The Mudcat Café TM
Thread #17144   Message #2605531
Posted By: GUEST,Bob Coltman
06-Apr-09 - 08:02 AM
Thread Name: What is 'Vestapol'?
Subject: RE: What is 'Vestapol'?
Some years back I traced the roots of this Sevastopol/Vastopol open tuning thing to:

"Sebastopol." Descriptive Fantaisie composed by Henry Worrall.
Published in separate versions for piano, banjo, and guitar
Boston, Oliver Ditson Co. 1888. Also published by C.H. Ditson in New York, J.E. Ditson in Philadelphia, Lyon and Healy in Chicago and John C. Haynes & Co. (also) in Boston.

No doubt it was also published in other places by other companies, for this was a very widespread and popular stage piece.
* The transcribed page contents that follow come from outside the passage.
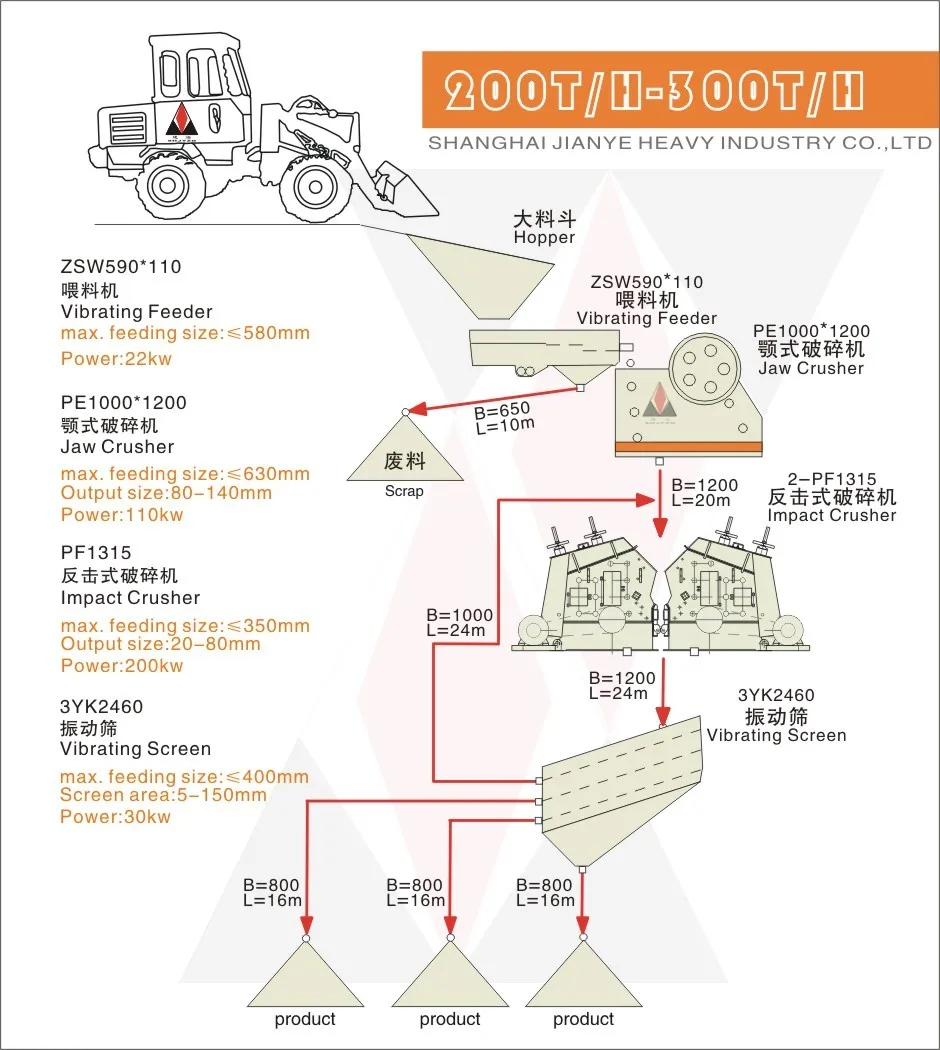 200T/H-300T/H
SHANGHAI JIANYE HEAVY INDUSTRY CO.,LTD

ZSW590*110
喂料机
Vibrating Feeder
max. feeding size:≤580mm
Power:22kw

PE1000*1200
颚式破碎机
Jaw Crusher
max. feeding size:≤630mm
Output size:80-140mm
Power:110kw

PF1315
反击式破碎机
Impact Crusher
max. feeding size:≤350mm
Output size:20-80mm
Power:200kw

3YK2460
振动筛
Vibrating Screen
max. feeding size:≤400mm
Screen area:5-150mm
Power:30kw

大料斗
Hopper

ZSW590*110
喂料机
Vibrating Feeder

PE1000*1200
颚式破碎机
Jaw Crusher

B=650
L=10m

废料
Scrap

B=1200
L=20m

2-PF1315
反击式破碎机
Impact Crusher

B=1000
L=24m

B=1200
L=24m

3YK2460
振动筛
Vibrating Screen

B=800
L=16m

B=800
L=16m

B=800
L=16m

product

product

product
It does indeed refer to the Crimean town and its role in the Crimean war, and uses harmonics, bugle effects, etc. to evoke stirring sounds of battle in performance.
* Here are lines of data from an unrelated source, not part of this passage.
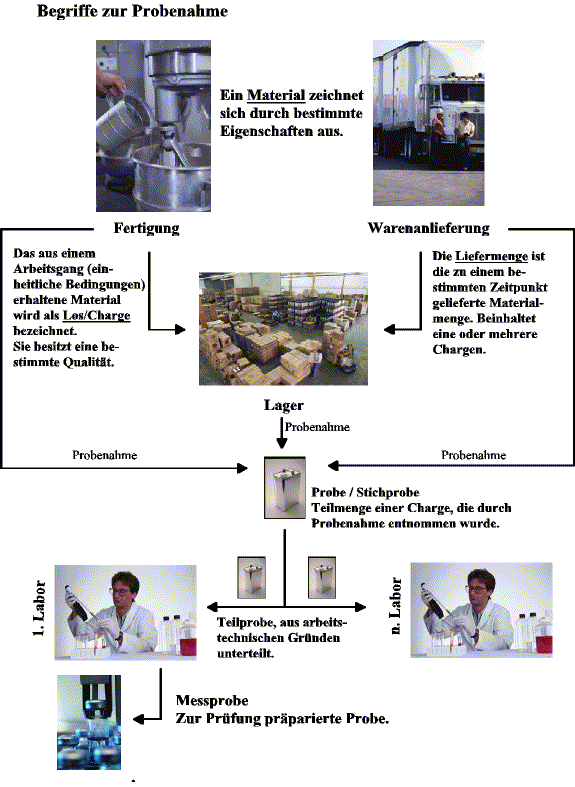 Begriffe zur Probenahme

Ein Material zeichnet sich durch bestimmte Eigenschaften aus.

Fertigung

Warenanlieferung

Das aus einem Arbeitsgang (einheitliche Bedingungen) erhaltene Material wird als Los/Charge bezeichnet.
Sie besitzt eine bestimmte Qualität.

Die Liefermenge ist die zu einem bestimmten Zeitpunkt gelieferte Materialmenge. Beinhaltet eine oder mehrere Chargen.

Lager

Probenahme

Probenahme

Probenahme

Probe / Stichprobe
Teilmenge einer Charge, die durch Probenahme entnommen wurde.

1. Labor

n. Labor

Teilprobe, aus arbeitstechnischen Gründen unterteilt.

Messprobe
Zur Prüfung präparierte Probe.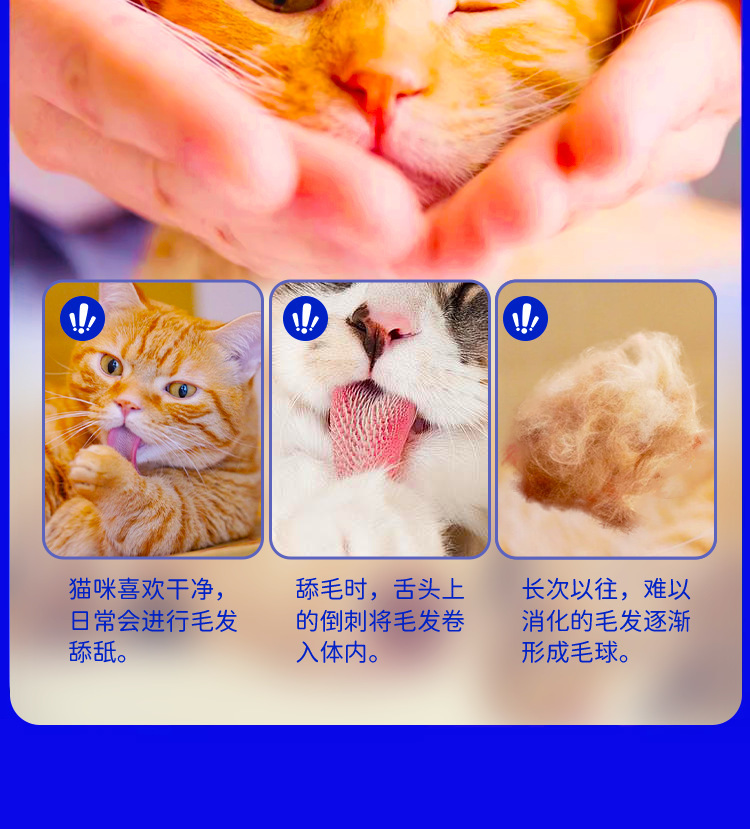 猫咪喜欢干净，日常会进行毛发舔舐。

舔毛时，舌头上的倒刺将毛发卷入体内。

长次以往，难以消化的毛发逐渐形成毛球。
(Interestingly the arrangement for banjo was done by banjo pioneer/craftsman S.S. Stewart.)

The sheet music gives the guitar tuning for "Sebastopol" as (low to high strings) D A D F# A D. The sheet music adds a direction for the guitarist to "Finger as if tuned in the ordinary manner."

The piece is without words. In tone it is a stage bravura piece, of the sort that used to be learned by advanced students for recitals. Because it was both formidable to play and relied on passages that weren't especially down-to-earth, the piece as written never passed into tradition.

But the open tuning caught fire and circulated among pickers almost at once, and there must have been enough performances by guitarists to get the name into circulation. Certainly by the 1920s "Sevastopol" (spelled thus by then) alternated with "Spanish" tuning (D G D G B D) as the most popular for both chord and slide guitarists who favored open tunings.

The placename Sebastopol meant little or nothing to most guitarists who, as years went on, had barely heard of Crimea or that war. Thus the word got bent into all kinds of shapes, Vestopol, Vastopol, Bestapol, etc., and the pronunciations would crack you up.

By the time I learned the tuning in the 1950s, nobody I knew called it anything but "Open D" --- just as the Spanish tuning (so called because it was used for Spanish Fandango) had become "Open G."

So far as I know there never was a standard traditional guitar piece called "Sevastopol" or any derivative. Libba Cotten's is one by that name, but over time I've heard people play various tunes called that. In short the name refers to the tuning, not the tune.